Buck había aceptado la cuerda con serena dignidad. Era un acto insólito, pero él había aprendido a confiar en los hombres que conocía y a reconocerles una sabiduría superior a la suya. Pero cuando los extremos de la soga pasaron a manos del desconocido, soltó un gruñido amenazador. No había hecho más que dejar entrever su disgusto, convencido en su orgullo que una mera insinuación equivalía a una orden. Pero para su sorpresa, la soga se le tensó en torno al cuello y le cortó la respiración. Furioso, saltó hacia el hombre, quien lo interceptó a medio camino, lo aferró del cogote y, con un hábil movimiento, lo arrojó al suelo. A continuación, apretó con crueldad la soga, mientras Buck luchaba frenéticamente con la lengua fuera y un inútil jadeo de su gran pecho. Jamás en la vida lo habían tratado con tanta crueldad y nunca había experimentado un furor semejante. Pero las fuerzas le abandonaron, se le pusieron los ojos vidriosos y no se enteró siquiera de que, al detenerse el tren, los dos hombres lo arrojaban al interior del furgón de carga.
 Al volver en sí tuvo la vaga conciencia de que le dolía la lengua y de que estaba viajando en un vehículo que traqueteaba. El agudo y estridente silbato de la locomotora al acercarse a un cruce le reveló dónde estaba. Había viajado demasiadas veces con el juez, para no reconocer la sensación de estar en un furgón de carga. Abrió los ojos, y en ellos se reflejó la incontenible indignación de un monarca secuestrado. El hombre intentó cogerlo por el pescuezo pero Buck fue más rápido que él. Sus mandíbulas se cerraron sobre la mano y él no las aflojó hasta que, una vez más, perdió el sentido.
 -Le dan ataques -dijo el hombre, ocultando la mano herida ante la presencia del encargado del vagón, a quien había atraído el ruido del incidente-. Lo llevo a San Francisco. El amo lo manda a un veterinario que cree que podrá curarlo.

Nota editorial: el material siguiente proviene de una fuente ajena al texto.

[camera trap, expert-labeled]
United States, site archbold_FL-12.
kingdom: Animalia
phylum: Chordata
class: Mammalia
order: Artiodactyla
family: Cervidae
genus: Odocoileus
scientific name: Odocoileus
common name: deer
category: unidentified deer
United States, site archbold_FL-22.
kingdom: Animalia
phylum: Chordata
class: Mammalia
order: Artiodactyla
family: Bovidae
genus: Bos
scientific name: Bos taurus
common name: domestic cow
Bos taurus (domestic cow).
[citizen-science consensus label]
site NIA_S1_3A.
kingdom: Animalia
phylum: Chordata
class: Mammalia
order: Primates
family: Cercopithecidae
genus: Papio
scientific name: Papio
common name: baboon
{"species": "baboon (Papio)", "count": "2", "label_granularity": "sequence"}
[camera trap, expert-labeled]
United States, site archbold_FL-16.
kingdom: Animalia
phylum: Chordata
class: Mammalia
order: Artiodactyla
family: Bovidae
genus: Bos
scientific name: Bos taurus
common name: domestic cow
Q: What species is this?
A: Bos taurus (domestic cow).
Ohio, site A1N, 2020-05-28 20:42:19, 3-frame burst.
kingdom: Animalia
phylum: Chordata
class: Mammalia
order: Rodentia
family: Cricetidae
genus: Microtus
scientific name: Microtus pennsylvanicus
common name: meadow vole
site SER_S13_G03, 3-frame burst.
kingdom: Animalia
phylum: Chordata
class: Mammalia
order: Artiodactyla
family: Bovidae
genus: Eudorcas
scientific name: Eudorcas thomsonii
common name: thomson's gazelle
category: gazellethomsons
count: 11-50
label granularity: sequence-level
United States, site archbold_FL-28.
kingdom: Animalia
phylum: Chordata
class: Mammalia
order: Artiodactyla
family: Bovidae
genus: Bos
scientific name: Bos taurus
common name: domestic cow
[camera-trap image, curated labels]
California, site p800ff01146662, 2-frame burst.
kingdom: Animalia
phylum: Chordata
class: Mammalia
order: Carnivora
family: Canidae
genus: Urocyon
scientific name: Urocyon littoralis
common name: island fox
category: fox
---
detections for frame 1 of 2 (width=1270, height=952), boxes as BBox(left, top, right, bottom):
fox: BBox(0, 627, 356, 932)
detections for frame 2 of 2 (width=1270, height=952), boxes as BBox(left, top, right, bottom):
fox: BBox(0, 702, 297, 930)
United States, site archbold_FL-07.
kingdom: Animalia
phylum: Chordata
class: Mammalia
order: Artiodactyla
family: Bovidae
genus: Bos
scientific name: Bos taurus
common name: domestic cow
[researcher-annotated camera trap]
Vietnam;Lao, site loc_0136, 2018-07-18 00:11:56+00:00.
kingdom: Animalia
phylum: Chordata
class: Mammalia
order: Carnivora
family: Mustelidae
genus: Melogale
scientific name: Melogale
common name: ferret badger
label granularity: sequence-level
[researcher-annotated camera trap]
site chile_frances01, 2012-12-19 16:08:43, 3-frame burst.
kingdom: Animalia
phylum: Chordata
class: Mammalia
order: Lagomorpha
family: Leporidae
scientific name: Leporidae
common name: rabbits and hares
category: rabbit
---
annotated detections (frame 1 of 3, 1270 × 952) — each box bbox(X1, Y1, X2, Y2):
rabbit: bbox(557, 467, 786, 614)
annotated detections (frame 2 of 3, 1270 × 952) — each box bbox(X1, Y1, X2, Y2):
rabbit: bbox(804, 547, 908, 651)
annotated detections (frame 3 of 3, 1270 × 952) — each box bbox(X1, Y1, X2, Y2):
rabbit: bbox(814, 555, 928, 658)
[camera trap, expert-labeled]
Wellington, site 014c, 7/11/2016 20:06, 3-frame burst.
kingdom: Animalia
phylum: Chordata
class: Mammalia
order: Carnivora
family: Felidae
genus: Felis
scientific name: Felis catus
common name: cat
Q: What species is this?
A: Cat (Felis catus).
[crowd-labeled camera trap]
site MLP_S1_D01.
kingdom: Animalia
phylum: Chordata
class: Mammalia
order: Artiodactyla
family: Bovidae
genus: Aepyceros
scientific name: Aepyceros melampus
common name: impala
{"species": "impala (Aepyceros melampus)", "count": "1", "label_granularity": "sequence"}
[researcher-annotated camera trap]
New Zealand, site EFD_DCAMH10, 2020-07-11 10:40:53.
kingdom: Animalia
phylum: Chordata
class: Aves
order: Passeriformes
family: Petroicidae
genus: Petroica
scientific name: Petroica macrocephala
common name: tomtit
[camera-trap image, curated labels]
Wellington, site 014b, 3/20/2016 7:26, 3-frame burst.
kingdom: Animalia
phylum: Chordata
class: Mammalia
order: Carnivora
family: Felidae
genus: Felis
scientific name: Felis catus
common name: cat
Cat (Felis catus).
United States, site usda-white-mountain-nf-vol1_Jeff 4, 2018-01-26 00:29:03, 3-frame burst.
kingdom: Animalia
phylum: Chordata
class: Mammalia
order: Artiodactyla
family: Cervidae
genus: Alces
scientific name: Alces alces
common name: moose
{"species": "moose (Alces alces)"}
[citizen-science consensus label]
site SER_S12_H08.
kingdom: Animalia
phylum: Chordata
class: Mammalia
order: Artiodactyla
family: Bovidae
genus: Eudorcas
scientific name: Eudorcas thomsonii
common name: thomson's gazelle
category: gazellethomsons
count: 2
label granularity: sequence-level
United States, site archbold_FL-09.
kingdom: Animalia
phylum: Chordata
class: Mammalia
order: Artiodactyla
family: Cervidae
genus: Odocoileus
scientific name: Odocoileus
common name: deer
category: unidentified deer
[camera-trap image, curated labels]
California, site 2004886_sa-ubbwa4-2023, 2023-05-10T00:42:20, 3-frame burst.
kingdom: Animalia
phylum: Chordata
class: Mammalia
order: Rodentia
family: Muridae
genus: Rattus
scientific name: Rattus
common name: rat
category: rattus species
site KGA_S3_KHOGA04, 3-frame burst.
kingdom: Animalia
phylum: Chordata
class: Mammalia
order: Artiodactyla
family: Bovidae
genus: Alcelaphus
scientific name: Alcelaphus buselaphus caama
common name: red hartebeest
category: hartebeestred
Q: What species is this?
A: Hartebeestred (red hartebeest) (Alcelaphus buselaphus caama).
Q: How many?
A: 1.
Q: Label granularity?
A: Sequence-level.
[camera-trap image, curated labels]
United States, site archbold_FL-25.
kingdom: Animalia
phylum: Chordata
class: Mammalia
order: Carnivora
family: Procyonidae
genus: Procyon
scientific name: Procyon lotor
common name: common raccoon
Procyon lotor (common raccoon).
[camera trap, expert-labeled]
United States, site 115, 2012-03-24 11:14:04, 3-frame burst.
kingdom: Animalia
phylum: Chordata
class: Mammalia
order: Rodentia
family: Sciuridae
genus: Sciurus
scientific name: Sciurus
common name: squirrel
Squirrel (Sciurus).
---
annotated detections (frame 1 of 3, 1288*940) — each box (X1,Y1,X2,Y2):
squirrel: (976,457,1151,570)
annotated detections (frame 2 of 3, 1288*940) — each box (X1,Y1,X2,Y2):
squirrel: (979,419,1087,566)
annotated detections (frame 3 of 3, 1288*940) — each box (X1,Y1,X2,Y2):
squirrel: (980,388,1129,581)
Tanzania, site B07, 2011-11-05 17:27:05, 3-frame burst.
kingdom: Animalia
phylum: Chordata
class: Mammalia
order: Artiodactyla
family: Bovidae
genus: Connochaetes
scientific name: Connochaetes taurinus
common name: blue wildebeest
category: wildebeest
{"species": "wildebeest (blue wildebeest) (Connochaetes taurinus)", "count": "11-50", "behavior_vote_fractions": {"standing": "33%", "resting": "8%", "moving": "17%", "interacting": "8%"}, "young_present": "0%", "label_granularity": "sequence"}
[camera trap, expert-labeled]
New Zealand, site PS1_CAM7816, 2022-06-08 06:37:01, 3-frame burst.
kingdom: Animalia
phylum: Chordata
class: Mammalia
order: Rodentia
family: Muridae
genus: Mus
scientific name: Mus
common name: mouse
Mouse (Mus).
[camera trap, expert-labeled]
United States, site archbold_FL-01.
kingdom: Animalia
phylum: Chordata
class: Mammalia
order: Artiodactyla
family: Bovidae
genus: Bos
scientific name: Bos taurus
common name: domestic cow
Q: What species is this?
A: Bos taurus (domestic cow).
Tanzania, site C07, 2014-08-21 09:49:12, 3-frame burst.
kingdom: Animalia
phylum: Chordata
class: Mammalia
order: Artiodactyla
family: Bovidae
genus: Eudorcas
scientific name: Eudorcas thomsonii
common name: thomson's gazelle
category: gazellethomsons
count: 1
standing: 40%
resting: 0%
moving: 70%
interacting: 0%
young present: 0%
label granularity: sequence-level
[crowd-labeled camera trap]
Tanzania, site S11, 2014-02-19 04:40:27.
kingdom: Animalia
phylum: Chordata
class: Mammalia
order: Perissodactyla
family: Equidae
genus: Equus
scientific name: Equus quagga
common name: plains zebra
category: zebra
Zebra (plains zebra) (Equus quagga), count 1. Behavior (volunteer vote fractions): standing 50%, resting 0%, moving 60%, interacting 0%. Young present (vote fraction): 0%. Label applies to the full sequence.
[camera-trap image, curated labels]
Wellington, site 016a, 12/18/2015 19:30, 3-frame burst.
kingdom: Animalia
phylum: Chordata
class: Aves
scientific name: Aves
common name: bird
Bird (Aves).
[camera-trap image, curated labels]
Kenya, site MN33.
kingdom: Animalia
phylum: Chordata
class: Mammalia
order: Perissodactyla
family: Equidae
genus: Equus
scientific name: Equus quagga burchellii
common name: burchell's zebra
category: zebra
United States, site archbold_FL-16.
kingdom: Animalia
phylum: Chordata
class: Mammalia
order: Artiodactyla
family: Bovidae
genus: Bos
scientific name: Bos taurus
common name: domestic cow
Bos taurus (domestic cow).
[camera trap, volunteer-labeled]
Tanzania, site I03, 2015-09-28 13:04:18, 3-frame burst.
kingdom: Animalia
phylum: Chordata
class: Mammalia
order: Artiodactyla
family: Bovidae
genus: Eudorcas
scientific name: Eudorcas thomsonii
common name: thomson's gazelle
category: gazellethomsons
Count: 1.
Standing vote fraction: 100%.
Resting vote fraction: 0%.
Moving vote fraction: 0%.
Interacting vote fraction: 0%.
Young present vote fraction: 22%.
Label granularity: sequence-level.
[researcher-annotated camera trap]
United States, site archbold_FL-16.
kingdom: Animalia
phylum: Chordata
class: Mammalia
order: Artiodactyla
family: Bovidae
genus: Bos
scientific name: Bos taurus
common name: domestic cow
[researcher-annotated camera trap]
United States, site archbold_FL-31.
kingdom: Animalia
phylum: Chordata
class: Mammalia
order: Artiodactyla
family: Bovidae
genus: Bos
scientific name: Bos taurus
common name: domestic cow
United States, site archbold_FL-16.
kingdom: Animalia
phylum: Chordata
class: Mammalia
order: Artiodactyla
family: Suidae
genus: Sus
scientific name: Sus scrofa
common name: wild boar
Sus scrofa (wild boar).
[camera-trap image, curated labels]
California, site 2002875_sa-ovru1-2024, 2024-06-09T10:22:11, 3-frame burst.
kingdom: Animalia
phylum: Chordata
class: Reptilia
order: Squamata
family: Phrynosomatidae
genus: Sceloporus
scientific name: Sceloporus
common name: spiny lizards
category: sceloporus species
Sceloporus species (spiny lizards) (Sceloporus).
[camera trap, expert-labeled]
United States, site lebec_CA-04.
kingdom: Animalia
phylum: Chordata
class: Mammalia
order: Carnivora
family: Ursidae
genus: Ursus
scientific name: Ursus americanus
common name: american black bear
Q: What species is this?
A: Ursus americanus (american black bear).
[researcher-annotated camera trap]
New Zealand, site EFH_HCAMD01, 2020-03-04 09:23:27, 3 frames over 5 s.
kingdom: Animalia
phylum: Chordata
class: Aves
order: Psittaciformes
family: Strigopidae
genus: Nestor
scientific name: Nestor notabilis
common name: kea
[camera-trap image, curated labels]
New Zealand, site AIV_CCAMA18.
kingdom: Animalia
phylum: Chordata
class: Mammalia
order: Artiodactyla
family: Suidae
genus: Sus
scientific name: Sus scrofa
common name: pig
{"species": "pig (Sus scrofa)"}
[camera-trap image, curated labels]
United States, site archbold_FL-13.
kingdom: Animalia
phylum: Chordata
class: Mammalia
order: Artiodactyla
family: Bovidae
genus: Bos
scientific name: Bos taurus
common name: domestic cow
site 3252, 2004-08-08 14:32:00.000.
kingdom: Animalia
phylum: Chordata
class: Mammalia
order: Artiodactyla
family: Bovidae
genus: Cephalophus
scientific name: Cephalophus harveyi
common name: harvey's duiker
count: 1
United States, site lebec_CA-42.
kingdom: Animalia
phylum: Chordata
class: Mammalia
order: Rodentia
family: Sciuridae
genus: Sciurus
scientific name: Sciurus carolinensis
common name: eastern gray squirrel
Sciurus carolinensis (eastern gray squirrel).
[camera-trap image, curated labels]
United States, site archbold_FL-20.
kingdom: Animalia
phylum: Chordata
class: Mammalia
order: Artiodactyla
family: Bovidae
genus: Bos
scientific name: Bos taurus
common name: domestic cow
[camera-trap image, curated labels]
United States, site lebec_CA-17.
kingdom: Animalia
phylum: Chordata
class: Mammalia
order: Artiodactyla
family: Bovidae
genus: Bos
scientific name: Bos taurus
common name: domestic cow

 Acerca del viaje de aquella noche habló el hombre con suma elocuencia en la trastienda de una taberna en el muelle de San Francisco.
 -No saco más que cincuenta por él -rezongó-; y no lo volvería a hacer por mil, a toca teja.
 Llevaba la mano envuelta en un pañuelo ensangrentado y tenía la pernera derecha del pantalón rasgada de la rodilla al tobillo.
 -¿Cuánto sacó el otro pasmado? -preguntó el tabernero.
 -Cien -fue la respuesta-. No habría aceptado ni un céntimo menos, así que...
 -Eso hace ciento cincuenta -calculó el tabernero-; y ése los vale, o yo no sé nada de perros". 
 
*Asociación de cultivadores de pasas

viernes, 29 de enero de 2016

"La naranja mecánica".- Anthony Burgess (1917-1993)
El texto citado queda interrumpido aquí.